### Work to be completed
Copy out the whole teratoma prognosis text below word for word, with nothing changed.

### Passage shown
******

Editor-In-Chief: C. Michael Gibson, M.S., M.D. [1]; Associate Editor(s)-in-Chief: Gertrude Djouka, M.D.[2]

Overview

The prognosis of teratoma depends on the type of tumor and malignant transformation. Mature teratoma is begnin and has an excellent prognosis compared to immature teratoma which has a favorable prognosis.The 6 year survival rate of patients with mature teratoma is approximately 96%. The overall 5 years survival rate of patient with immature teratoma is 90% and 75% for stage II-IV.Common complications are malignant transformation, rupture, torsion, and hemolytic anemia.

Natural History, Complications, and Prognosis

Natural History

  • The symptoms of teratoma depends on the locations of the tumors.


Complications

  • Common complications of teratoma specially ovarian teratoma include:[1][2][3]
    • Torsion
    • Rupture
    • Malignant transformation
    • Infections
    • Autoimmune hemolytic anemia

Prognosis

  • Mature teratoma has an excellent prognosis.[4]
  • The 6 year survival rate of patients with mature teratoma is approximately 96%.[5]
  • Immature teratoma has favorable prognosis for stage I and poor for advance stages.[6]
  • Immature teratoma has 90%-95% of 5 years of survival rate for stage I and 75 % for stage II-IV.[6]

References

  1. Park SB, Kim JK, Kim KR, Cho KS (2008). “Imaging findings of complications and unusual manifestations of ovarian teratomas”. Radiographics. 28 (4): 969–83. doi:10.1148/rg.284075069. PMID 18635624.

******

### Dataset entries
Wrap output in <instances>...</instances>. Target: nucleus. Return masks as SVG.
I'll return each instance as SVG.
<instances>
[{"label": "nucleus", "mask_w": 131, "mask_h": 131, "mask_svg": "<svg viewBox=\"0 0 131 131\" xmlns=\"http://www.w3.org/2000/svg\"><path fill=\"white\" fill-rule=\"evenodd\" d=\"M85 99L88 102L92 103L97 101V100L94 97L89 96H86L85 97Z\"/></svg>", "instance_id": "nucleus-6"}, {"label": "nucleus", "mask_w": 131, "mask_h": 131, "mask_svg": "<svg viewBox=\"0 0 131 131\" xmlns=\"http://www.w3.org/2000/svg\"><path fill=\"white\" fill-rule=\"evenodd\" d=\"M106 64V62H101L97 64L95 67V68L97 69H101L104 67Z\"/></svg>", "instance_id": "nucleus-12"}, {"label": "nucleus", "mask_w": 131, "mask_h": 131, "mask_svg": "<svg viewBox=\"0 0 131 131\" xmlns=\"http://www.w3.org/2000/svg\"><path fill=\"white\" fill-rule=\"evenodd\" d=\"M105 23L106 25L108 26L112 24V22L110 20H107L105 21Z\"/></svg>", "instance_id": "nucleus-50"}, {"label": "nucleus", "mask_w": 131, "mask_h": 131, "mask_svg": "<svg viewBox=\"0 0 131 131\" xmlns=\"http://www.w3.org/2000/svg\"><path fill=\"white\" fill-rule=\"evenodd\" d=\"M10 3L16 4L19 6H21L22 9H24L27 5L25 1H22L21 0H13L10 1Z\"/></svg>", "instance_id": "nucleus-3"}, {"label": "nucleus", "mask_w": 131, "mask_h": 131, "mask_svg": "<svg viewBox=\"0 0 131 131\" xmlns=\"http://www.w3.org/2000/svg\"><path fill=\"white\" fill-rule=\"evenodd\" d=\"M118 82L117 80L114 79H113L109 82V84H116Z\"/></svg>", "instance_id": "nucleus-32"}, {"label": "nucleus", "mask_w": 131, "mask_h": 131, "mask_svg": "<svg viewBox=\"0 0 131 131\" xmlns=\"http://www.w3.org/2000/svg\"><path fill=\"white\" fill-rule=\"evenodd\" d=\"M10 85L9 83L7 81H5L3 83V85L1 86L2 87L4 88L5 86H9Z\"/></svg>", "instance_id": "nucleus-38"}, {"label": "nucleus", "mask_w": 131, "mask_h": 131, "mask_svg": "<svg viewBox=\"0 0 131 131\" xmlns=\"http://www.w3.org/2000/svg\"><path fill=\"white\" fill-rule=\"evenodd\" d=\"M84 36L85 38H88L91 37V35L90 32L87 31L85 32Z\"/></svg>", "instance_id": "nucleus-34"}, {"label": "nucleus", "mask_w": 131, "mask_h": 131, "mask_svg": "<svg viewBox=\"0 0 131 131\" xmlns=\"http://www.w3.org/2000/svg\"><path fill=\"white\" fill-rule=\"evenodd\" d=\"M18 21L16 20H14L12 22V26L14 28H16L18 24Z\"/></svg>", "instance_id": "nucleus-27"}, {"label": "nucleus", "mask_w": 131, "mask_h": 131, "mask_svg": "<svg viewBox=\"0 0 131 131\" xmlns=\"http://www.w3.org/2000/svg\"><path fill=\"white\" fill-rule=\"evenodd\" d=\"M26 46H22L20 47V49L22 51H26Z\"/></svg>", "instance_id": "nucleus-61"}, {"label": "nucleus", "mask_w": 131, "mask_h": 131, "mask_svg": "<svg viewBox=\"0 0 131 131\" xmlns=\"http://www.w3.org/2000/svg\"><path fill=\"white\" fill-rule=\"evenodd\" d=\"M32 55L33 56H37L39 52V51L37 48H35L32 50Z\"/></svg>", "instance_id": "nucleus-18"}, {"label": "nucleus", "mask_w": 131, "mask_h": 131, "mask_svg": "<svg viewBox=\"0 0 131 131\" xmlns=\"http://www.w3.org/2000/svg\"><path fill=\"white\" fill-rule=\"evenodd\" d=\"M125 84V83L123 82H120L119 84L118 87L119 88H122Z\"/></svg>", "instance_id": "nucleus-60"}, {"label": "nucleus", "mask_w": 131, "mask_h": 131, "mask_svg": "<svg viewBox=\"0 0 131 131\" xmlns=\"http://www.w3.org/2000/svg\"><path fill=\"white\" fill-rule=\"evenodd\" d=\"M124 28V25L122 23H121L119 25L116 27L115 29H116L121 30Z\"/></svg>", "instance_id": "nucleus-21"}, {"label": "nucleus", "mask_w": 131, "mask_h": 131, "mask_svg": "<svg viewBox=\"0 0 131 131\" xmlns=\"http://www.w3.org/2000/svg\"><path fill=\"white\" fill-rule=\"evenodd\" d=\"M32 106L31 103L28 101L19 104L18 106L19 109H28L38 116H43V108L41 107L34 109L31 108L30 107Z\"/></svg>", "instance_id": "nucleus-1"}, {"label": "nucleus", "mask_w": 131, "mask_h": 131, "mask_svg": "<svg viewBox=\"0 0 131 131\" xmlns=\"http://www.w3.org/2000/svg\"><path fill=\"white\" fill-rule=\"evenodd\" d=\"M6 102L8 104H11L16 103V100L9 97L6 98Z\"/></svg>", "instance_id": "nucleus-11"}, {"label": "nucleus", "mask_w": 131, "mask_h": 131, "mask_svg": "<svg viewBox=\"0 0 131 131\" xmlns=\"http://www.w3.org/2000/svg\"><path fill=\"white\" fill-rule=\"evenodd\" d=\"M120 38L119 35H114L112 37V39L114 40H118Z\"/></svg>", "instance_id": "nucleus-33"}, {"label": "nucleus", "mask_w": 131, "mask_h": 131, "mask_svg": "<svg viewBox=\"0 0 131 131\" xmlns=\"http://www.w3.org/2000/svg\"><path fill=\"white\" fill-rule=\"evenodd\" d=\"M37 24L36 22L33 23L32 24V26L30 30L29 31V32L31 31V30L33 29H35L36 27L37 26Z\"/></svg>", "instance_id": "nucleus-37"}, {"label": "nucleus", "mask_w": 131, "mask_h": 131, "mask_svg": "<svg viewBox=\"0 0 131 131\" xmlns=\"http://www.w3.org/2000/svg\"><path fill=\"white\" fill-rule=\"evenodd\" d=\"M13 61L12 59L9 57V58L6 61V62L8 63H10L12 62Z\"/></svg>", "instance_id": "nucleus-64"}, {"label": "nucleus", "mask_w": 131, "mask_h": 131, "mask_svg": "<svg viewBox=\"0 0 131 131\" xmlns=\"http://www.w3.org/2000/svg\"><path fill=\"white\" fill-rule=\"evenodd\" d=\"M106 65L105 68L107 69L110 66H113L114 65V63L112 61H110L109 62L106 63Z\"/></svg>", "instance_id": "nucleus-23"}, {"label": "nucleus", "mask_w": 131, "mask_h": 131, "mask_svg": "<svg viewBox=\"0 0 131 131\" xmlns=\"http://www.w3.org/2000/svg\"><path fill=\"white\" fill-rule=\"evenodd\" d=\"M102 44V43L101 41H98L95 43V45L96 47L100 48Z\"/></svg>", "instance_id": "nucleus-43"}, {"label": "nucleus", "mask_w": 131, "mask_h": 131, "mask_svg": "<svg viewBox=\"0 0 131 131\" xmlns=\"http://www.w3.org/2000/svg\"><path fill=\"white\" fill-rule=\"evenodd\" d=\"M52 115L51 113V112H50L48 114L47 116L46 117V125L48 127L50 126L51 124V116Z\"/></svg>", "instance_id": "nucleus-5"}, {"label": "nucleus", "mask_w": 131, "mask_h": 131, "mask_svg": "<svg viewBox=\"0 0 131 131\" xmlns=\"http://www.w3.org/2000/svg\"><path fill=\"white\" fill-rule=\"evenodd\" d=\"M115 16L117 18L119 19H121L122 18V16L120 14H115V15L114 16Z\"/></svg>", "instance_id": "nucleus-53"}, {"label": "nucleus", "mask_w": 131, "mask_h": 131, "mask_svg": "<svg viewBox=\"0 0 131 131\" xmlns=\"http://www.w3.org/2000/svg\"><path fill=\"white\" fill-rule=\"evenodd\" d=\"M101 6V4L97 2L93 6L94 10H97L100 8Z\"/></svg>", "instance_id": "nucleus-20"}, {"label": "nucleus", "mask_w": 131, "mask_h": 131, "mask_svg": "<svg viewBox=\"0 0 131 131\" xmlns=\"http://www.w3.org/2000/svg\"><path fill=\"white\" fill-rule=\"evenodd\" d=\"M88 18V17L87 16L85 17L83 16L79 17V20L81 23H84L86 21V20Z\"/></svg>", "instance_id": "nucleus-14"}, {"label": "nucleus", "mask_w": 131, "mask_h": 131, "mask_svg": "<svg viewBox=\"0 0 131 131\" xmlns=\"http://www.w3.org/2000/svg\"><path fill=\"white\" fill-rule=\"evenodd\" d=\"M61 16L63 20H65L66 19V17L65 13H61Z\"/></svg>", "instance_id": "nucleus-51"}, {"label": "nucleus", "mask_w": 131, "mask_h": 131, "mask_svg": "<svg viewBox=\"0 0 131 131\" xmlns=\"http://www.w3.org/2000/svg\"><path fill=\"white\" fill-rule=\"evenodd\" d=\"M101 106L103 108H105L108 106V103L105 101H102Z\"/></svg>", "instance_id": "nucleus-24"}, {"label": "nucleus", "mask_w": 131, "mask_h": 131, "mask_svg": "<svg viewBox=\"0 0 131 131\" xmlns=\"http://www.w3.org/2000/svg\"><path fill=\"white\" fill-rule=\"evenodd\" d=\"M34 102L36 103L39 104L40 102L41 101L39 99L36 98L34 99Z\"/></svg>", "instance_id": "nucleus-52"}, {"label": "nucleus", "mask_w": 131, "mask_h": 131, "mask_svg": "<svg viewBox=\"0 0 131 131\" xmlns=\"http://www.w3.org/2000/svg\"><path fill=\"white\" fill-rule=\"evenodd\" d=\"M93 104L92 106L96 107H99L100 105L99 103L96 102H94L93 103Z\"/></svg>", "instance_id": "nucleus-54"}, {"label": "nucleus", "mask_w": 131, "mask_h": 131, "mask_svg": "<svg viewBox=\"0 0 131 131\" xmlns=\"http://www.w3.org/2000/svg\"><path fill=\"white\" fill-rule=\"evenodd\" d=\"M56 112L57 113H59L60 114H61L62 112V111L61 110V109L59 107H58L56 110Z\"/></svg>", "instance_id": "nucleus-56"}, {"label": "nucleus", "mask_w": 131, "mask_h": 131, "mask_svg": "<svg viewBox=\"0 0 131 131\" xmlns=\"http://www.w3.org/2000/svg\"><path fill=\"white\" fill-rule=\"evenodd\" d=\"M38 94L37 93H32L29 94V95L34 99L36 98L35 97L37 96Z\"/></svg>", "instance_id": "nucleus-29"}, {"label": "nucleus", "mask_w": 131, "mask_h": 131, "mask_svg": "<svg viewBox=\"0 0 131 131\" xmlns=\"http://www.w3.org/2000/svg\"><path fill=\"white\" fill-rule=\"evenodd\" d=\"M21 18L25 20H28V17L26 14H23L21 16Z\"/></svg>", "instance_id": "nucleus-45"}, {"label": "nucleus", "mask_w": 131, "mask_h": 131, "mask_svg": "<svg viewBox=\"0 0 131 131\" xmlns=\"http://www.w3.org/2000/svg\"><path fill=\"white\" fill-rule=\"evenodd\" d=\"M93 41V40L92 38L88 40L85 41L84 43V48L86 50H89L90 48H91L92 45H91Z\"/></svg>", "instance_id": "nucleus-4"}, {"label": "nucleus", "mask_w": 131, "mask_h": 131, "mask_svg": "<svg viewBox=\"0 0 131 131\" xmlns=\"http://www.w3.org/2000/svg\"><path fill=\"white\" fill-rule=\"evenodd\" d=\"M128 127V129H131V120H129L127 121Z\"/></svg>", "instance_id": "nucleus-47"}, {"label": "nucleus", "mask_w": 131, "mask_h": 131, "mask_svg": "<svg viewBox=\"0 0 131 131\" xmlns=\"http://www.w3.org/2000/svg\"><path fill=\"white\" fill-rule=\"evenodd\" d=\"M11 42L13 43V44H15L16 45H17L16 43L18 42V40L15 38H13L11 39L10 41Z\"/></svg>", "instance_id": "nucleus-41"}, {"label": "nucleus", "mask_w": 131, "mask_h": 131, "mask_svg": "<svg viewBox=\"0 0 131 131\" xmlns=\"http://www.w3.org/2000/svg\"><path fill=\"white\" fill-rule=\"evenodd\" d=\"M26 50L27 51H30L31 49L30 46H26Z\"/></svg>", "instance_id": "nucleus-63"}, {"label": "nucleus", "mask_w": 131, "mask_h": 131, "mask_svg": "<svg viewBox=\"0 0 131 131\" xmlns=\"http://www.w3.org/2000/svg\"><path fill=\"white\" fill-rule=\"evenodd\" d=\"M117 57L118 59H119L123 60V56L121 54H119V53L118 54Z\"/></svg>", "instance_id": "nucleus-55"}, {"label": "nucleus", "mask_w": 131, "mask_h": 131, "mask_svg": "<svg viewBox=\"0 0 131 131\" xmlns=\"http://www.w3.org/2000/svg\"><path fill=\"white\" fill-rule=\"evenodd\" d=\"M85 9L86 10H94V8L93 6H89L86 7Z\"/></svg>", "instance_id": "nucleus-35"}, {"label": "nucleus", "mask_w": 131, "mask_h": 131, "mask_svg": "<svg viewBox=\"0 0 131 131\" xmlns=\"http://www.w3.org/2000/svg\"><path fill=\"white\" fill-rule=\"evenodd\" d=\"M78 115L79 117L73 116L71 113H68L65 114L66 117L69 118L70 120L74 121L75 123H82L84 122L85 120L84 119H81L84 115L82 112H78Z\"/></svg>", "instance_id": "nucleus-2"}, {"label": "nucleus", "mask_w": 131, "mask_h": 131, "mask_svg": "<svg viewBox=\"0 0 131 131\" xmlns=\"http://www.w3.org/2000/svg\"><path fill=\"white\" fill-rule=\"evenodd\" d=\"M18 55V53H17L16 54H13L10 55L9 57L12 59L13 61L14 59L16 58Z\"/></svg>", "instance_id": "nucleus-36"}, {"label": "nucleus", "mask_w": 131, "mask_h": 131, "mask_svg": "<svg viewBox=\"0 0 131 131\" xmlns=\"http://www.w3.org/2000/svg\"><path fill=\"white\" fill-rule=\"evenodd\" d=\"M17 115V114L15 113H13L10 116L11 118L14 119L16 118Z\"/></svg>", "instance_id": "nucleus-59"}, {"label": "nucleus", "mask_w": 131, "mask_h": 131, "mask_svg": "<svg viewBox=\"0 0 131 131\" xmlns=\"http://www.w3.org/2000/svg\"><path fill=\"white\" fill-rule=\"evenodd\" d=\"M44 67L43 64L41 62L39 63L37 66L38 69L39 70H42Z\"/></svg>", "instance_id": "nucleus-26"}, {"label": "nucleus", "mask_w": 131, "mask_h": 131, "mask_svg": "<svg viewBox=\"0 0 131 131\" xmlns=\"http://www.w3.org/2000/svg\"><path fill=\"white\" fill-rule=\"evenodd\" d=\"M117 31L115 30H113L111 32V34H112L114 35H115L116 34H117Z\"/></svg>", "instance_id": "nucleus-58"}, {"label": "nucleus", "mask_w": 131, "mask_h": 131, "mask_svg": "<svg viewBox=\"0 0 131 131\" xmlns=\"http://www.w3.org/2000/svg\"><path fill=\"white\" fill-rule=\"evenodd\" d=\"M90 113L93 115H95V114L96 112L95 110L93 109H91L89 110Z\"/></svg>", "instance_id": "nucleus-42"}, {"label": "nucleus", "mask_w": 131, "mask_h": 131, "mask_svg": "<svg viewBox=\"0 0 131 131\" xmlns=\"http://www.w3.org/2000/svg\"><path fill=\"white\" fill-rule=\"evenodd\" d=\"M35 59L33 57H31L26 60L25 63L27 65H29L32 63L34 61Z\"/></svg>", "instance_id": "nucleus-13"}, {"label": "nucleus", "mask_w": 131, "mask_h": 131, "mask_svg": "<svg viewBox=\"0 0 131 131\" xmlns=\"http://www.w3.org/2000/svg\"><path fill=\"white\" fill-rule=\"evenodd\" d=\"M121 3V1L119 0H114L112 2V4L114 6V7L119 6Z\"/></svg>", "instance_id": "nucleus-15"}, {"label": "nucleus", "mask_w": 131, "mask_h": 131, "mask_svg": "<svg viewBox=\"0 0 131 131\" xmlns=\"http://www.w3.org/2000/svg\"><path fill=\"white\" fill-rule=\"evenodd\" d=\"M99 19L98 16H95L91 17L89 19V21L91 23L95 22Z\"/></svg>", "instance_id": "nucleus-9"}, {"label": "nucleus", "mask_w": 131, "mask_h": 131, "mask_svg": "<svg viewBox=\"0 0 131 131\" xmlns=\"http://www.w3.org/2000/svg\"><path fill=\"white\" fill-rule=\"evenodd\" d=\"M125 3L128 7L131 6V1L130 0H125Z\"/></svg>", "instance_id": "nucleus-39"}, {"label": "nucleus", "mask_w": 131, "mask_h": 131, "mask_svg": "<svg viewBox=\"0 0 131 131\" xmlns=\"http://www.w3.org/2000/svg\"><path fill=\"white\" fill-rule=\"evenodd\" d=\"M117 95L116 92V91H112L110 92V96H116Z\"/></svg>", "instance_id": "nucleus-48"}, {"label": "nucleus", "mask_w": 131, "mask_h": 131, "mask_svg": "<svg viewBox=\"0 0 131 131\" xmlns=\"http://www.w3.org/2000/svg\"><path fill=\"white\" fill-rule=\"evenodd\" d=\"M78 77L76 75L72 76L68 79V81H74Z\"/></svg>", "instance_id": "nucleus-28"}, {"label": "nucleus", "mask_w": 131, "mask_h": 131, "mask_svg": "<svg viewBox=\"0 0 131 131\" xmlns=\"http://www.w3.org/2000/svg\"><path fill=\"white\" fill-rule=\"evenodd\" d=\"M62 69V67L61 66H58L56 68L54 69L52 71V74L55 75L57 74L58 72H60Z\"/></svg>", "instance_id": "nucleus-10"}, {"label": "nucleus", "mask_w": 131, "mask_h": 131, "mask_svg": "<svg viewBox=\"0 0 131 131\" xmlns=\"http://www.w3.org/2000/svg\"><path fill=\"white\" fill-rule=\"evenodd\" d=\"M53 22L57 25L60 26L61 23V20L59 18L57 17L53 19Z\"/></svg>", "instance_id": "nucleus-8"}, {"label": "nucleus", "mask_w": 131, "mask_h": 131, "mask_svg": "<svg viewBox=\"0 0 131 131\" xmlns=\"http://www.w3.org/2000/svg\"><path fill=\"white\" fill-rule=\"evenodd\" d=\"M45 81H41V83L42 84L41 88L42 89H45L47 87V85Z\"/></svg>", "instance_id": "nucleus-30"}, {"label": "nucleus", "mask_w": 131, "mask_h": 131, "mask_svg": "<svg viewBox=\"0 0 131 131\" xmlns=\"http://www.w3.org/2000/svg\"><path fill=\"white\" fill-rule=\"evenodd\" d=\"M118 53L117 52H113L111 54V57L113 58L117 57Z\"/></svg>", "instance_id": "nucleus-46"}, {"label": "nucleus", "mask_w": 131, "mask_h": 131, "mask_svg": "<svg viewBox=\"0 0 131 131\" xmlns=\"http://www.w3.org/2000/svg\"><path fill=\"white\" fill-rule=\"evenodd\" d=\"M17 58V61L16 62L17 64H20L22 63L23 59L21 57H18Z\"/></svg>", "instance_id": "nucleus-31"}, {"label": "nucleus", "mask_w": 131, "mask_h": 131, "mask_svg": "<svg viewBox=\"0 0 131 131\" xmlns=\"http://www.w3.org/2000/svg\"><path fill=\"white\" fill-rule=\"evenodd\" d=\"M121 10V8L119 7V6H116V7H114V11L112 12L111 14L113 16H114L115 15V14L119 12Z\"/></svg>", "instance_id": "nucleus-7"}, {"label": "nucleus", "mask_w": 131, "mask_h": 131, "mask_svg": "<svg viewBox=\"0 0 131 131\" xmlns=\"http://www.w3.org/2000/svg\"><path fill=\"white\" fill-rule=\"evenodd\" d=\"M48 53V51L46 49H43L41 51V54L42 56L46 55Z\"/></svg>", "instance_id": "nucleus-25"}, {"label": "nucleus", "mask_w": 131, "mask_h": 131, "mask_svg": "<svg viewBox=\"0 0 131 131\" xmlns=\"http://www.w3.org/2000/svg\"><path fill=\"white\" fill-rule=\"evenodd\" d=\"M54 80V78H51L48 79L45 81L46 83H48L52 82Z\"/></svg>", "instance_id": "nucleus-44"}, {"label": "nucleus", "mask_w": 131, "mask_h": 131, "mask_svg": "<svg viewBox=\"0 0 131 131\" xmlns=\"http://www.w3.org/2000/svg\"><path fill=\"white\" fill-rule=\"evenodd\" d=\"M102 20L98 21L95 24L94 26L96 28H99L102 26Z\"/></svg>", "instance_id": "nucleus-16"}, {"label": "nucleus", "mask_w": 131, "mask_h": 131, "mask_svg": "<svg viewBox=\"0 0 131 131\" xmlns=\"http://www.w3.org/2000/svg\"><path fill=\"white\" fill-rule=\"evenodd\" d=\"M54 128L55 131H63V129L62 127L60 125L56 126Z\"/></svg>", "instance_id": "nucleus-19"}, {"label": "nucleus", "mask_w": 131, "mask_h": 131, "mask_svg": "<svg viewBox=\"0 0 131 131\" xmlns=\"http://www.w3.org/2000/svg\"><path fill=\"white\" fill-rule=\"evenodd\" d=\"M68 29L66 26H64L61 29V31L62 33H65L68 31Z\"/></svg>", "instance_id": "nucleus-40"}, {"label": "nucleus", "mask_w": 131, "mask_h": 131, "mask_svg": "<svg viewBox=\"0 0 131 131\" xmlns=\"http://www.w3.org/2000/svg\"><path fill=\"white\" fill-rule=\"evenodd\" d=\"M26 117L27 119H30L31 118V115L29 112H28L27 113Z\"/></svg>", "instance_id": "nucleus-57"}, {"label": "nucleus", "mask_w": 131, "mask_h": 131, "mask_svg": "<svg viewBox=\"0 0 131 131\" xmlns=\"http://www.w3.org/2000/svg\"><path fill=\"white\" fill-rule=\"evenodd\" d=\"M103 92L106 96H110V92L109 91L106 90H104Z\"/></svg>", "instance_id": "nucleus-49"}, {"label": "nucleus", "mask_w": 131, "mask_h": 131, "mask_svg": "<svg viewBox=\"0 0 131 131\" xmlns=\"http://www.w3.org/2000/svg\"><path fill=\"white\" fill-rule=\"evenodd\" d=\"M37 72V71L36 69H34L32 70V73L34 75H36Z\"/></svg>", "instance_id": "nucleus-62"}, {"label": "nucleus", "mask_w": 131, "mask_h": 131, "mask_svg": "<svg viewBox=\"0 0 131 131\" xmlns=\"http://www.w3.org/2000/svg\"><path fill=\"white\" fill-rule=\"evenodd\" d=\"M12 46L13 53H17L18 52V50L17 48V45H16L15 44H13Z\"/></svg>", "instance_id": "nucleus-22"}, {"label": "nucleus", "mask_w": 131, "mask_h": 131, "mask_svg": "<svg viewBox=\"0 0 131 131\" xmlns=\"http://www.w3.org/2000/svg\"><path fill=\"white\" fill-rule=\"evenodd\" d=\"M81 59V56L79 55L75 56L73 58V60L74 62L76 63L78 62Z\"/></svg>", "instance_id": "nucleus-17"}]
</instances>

******

### Response to the exercise
Editor-In-Chief: C. Michael Gibson, M.S., M.D. [1]; Associate Editor(s)-in-Chief: Gertrude Djouka, M.D.[2]

Overview

The prognosis of teratoma depends on the type of tumor and malignant transformation. Mature teratoma is begnin and has an excellent prognosis compared to immature teratoma which has a favorable prognosis.The 6 year survival rate of patients with mature teratoma is approximately 96%. The overall 5 years survival rate of patient with immature teratoma is 90% and 75% for stage II-IV.Common complications are malignant transformation, rupture, torsion, and hemolytic anemia.

Natural History, Complications, and Prognosis

Natural History

  • The symptoms of teratoma depends on the locations of the tumors.


Complications

  • Common complications of teratoma specially ovarian teratoma include:[1][2][3]
    • Torsion
    • Rupture
    • Malignant transformation
    • Infections
    • Autoimmune hemolytic anemia

Prognosis

  • Mature teratoma has an excellent prognosis.[4]
  • The 6 year survival rate of patients with mature teratoma is approximately 96%.[5]
  • Immature teratoma has favorable prognosis for stage I and poor for advance stages.[6]
  • Immature teratoma has 90%-95% of 5 years of survival rate for stage I and 75 % for stage II-IV.[6]

References

  1. Park SB, Kim JK, Kim KR, Cho KS (2008). “Imaging findings of complications and unusual manifestations of ovarian teratomas”. Radiographics. 28 (4): 969–83. doi:10.1148/rg.284075069. PMID 18635624.